Ucuz atlatmıştım. Bide anneme anlatamazdım. Çünkü konuyu nereye çekeceğini iyi biliyordum. Merdivenlerden çıktım ve odama geçtim. Yorulmuştum, ama bu tatlı bir yorgunluktu. Bunları düşünürken telefonuma gelen mesaj sesiyle irkildim. Mesaj aynen şöyleydi :"Dize ben." Sadece bu yazıyordu! Allah'ım! Artık bende numarası vardı! B-bunu hiç tahmin etmemiştim. Yani.. ben arkadaş olacağımıza bile inanamazken... ama çok mutluydum.
"Umut bende."
"Pardon, sizi Hakan sanıyordum zaten." Güldüm bu cümlesine.
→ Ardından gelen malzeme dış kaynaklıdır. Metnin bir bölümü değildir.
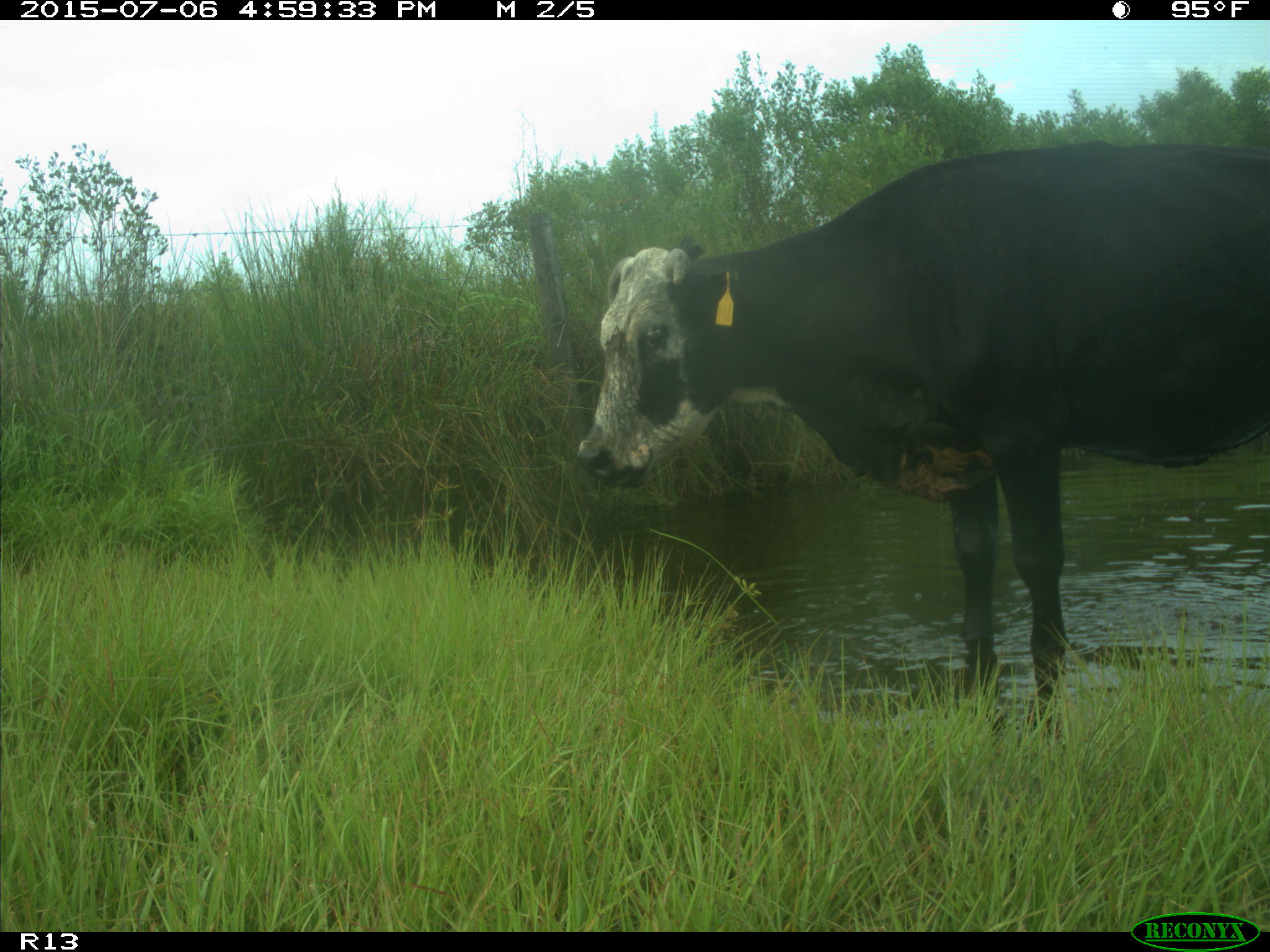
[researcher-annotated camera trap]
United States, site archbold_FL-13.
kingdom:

"Heyecanlanınca bana böyle oluyor. Pardon Dize Sultan."
"Dize yeterli." Of ya. Dize şakalaşmaya gelmiyordu. Bunu bile bile demiştim.. çünkü ben gerizekalı Umut'tum.
"Dize. Özür dilerim saçma davranışım için ve teşekkür ederim, bugün için."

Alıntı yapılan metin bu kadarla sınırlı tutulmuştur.